[Written instruction 1]
Before the letter and the entries: starting at the first line of the entries and ending at the line that contains "183V135L253 97L176 88L114", give each line as a string in a JSON list, leaving out blank lines.

Envelope post marked: Rotterdam, 2 July 1888

Mrs. D. S. Stanley
San Antonio, Texas
United Amerika
Via England

In this letter you will find two photographs of Mynheer and Frau Noorlander. They sent them to you. It is nice of them, isn’t it. They are such good people and try so hard to make us comfortable. Everything about the house is so comfortable and the table so dainty, more so than in the Holland hotels.

I left a lot of photographs of myself at home in a drawer of a writing desk in the back parlor. Won’t you send two or three? Don’t forget it, for I want to give these people some. Why don’t you say more about Jo’s plans – she and I will have a lovely time next winter. Lena went to Amsterdam last week to meet Mary. I was so sorry to have her go. She is such a lovely girl and I am as fond of her as I am of my own sisters. We are so congenial and she is so amiable and so sensible and so pretty and everything that is attractive that I am perfectly broken up to have her go. I do hope we can have her visit us for a long time sometime. She is a girl that you would never tire of, who never imposes herself. Well, Momma knows what she is. There are very, very few girls who would have worn as well as she did last summer.

[Data shown]
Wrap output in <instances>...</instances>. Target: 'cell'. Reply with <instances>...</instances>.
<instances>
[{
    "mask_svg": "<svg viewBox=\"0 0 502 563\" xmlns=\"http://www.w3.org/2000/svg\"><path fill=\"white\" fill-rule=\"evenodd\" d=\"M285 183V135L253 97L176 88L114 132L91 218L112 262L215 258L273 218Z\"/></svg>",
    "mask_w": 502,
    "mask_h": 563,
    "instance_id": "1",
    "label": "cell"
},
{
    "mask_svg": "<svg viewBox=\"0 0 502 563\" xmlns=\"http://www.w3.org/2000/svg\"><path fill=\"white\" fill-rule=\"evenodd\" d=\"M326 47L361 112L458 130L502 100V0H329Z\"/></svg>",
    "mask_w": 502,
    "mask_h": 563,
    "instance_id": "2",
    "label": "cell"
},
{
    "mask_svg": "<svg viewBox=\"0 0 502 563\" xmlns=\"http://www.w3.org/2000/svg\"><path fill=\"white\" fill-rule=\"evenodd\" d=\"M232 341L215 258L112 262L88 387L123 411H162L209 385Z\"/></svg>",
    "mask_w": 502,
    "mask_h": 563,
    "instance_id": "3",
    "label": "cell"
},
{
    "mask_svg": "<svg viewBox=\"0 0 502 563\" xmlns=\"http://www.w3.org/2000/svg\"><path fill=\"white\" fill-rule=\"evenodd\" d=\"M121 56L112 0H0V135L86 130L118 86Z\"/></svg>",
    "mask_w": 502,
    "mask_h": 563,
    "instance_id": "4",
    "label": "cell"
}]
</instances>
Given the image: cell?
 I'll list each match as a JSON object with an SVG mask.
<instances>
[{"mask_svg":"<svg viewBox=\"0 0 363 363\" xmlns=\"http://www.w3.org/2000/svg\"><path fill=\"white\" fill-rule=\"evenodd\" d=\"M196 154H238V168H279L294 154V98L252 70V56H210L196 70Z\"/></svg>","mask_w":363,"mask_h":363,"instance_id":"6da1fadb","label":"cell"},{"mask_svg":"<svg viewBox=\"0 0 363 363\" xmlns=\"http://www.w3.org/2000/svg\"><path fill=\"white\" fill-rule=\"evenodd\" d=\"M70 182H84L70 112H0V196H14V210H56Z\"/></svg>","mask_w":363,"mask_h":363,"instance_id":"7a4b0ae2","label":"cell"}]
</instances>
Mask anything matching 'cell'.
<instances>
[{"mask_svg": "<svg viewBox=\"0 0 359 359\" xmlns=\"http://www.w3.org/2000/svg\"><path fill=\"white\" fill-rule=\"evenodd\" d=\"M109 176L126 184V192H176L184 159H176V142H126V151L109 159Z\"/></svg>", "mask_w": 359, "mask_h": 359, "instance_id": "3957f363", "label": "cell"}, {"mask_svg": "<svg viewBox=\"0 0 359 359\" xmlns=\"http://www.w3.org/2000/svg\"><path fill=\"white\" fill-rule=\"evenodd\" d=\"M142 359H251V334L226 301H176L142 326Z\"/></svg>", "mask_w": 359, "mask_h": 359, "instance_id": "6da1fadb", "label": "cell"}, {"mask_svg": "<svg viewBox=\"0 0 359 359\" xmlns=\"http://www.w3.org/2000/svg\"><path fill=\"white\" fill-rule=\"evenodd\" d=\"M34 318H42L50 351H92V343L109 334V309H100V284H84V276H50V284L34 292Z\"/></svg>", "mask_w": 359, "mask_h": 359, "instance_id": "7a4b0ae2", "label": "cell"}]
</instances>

[Written instruction 2]
In the 1888 letter from Rotterdam, why is the writer so sorry that Lena has gone? Answer in one to three sentences.

[Full solution 1]
[
  "Wrap output in <instances>...</instances>. Target: 'cell'. Reply with <instances>...</instances>.",
  "<instances>",
  "[{",
  "    \"mask_svg\": \"<svg viewBox=\\\"0 0 502 563\\\" xmlns=\\\"http://www.w3.org/2000/svg\\\"><path fill=\\\"white\\\" fill-rule=\\\"evenodd\\\" d=\\\"M285 183V135L253 97L176 88L114 132L91 218L112 262L215 258L273 218Z\\\"/></svg>\","
]

[Full solution 2]
Lena is a lovely girl, and the writer is as fond of her as of her own sisters. The two are very congenial, and Lena is amiable, sensible, pretty and everything that is attractive, so the writer is perfectly broken up at her going.